* [SEITENAUSZUG]
========
Trotzdem ist ein positiver Trend festzustellen: Von 2018 auf 2019 stieg der Anteil der Frauen in den Führungspositionen der obersten Bundesbehörden von 34 auf 36 Prozent. Und die schwarz-rote Koalition will mehr erreichen. Bis 2025 sieht der Koalitionsvertrag eine gleichberechtigte Teilhabe von Frauen im öffentlichen Dienst des Bundes vor. Man dürfe deshalb „nicht nachlassen“, erklärte Familienministerin Franziska Giffey (SPD) zu den Zahlen der Statistikbehörde.

„Dazu gehört zum Beispiel der Ausbau der mobilen und flexiblen Arbeit, um bessere Möglichkeiten der Vereinbarkeit von Familie und Beruf zu schaffen“, so Giffey. Dies ist auch Ziel des Gesetzes für die gleichberechtigte Teilhabe von Frauen und Männern an Führungspositionen in der Privatwirtschaft und im öffentlichen Dienst. Dieses wurde bereits 2015 beschlossen und betont die Vorbildfunktion des Staates gegenüber der Wirtschaft. Die Bundesbehörden werden darin unter anderem verpflichtet, „sich für jede Führungsebene konkrete Zielvorgaben zur Erhöhung des Frauen- beziehungsweise Männeranteils zu setzen“, um Gleichstellung zu erreichen.
========
* [BEREITGESTELLTES MATERIAL]
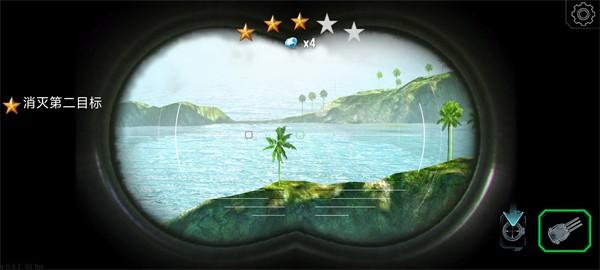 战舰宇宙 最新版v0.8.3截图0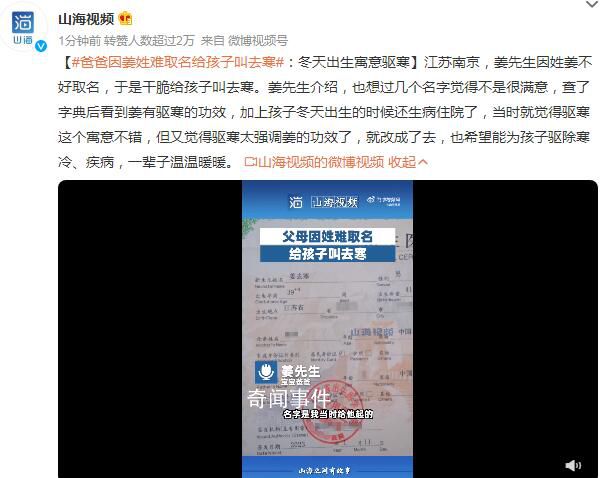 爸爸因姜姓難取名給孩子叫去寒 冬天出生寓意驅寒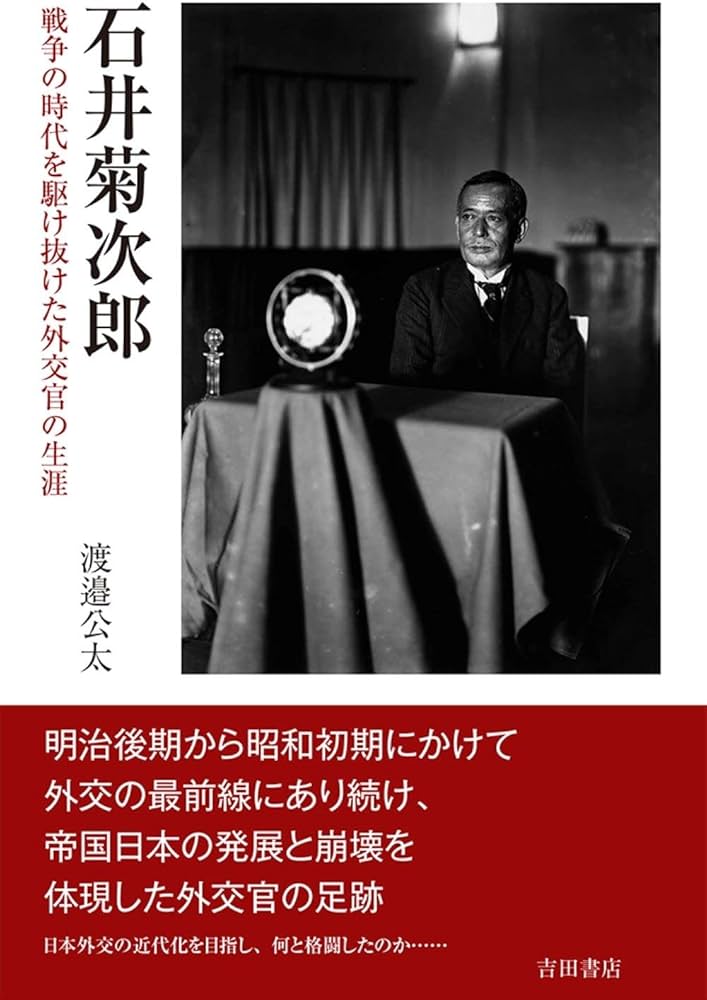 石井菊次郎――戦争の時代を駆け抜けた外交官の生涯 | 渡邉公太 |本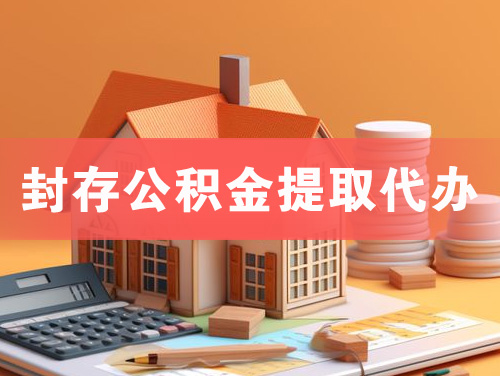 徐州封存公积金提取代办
========
* [AUFGABE] Welchen Anteil hatten Frauen laut dem Seitenauszug im Jahr 2019 an den Führungspositionen der obersten Bundesbehörden? Stützen Sie sich ausschließlich auf den Seitenauszug.

* [LÖSUNG] 36 Prozent.